Fratelli d’Italia detta la linea di politica finanziaria del Governo. Marco Osnato, responsabile economico del partito, in un’intervista al Corriere della sera parla della risoluzione di maggioranza che giovedì, con Forza Italia e Lega, presenteranno al Documento di finanza pubblica licenziato dall’Esecutivo. “La risoluzione che presenterà la maggioranza – sottolinea il deputato – non conterrà nessuna uscita. Però per la crescita e lo sviluppo serve più flessibilità: quindi si rimane nel Patto di stabilità ma usando quelle flessibilità previste.

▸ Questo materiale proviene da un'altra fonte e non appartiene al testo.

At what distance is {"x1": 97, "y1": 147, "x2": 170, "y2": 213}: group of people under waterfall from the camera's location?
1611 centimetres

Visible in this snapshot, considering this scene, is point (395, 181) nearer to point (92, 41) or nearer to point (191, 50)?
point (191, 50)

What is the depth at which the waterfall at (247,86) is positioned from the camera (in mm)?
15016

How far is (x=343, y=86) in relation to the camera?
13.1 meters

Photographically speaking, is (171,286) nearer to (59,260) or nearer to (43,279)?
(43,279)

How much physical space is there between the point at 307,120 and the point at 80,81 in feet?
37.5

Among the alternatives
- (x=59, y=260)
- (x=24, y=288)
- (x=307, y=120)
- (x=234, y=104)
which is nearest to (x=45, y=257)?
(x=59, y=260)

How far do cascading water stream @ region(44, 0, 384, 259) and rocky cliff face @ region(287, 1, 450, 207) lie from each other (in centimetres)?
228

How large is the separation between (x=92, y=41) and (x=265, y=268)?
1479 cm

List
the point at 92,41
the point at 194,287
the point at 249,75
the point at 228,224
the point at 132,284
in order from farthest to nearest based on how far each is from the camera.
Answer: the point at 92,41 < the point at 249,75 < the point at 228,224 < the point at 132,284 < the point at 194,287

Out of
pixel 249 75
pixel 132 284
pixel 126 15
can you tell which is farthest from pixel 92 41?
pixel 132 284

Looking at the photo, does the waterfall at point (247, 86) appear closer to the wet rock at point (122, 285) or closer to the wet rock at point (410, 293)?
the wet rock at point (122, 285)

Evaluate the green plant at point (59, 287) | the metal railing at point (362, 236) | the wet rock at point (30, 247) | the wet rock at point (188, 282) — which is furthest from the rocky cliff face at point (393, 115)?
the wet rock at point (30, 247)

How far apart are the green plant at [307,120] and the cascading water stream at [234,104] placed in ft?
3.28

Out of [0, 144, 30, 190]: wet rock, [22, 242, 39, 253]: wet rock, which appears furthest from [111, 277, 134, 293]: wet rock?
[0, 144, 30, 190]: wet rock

Mi riferisco alla clausola di salvaguardia garantita dall’articolo 26 in caso di grave congiuntura negativa”. In Parlamento, assicura, “la risoluzione che presenteremo sarà una”. Parlando della Lega, Osnato commenta: “Siamo abituati alle iperboli borghiane, nessuna sorpresa, ma chissà che ne pensano i suoi compagni di partito, il ministro Giancarlo Giorgetti e il sottosegretario Federico Freni”. Sull’Europa, poi, il deputato meloniano sostiene che “oggi ci sono delle rigidità assolutamente incomprensibili, ma dobbiamo dare dei segnali di crescita al mondo produttivo, ce lo chiedono tutti, non c’è solo la crisi attuale, bisogna derogare con strumenti che incentivino crescita e produttività”. All’Italia, conclude, vanno riconosciuti gli sforzi degli ultimi anni: “Siamo il primo Paese del G7 rientrato in avanzo primario; abbiamo la media dello spread inferiore ai 90 punti; abbiamo un rating positivo da tutte le agenzie; il nostro debito, che ancora c’è, è però molto appetibile”.
Com’è noto, la Lega, in tema di economia, si muove su una diversa lunghezza d’onda dal partito di maggioranza relativa. Armando Siri, capo dei dipartimenti del Carroccio e consigliere di Matteo Salvini a Palazzo Chigi, in un’intervista a Repubblica ribadisce che la proposta leghista di uscire dal Patto di stabilità non è “ideologica”. Per Siri, “il Governo fino a oggi ha dato priorità al mantenimento dei conti, ma non siamo certo il Governo Draghi-Monti”. Per un’uscita unilaterale dal Patto di stabilità, dice Siri, “i modi ci sono e non necessariamente debbono essere eretici. Uno scostamento di bilancio per l’Italia che negli ultimi anni, proprio grazie a questo Governo ha stabilizzato il debito, si può consentire attivando ad esempio l’articolo 26 del nuovo patto”. L’articolo, spiega, è “previsto proprio per sostenere i singoli Paesi che possono trovarsi, come noi oggi, in difficoltà straordinarie indipendenti dalla propria volontà”. L’emergenza determinata dalla crisi energetica, sottolinea Siri, “è conclamata. Tra un po’ si fermeranno i tir e gli agricoltori sono in affanno. È una crisi di sistema perché è noto che siamo un Paese con una forte dipendenza energetica”. Per questo, conclude riferendosi alla risoluzione al Dfp che va in aula giovedì, “nessuno penso voglia alzare muri per separare le difficoltà degli italiani dalle decisioni politiche necessarie”.
Anche secondo Alberto Bagnai, responsabile economia della Lega, “il Patto di stabilità ha frenato gli investimenti. La deroga è un atto di buon senso”. Il deputato leghista, ai microfoni di Radio24, rimarca che “i dati storici ci dicono che il Patto non ha funzionato: non solo non ha evitato la crisi dei debiti sovrani, ma ha anche compresso la produttività europea, che prima del 1997 viaggiava al doppio di quella statunitense, mentre dall’adozione del Patto è cresciuta della metà rispetto a quella degli Stati Uniti. Chiaramente le politiche procicliche imposte dal Patto hanno compresso gli investimenti pubblici e privati e quindi la produttività”. Bagnai spiega che “derogare ad un meccanismo che ha frenato lo sviluppo è un atto di buon senso. Gli scostamenti di bilancio, se mirati e tempestivi, non sono una minaccia per i conti pubblici ma uno strumento per stabilizzare l’economia e prevenire gli effetti distorsivi dell’inflazione sul potere d’acquisto. Un Governo che ha ampiamente dimostrato senso di responsabilità non ha motivo di temere il giudizio dei mercati”.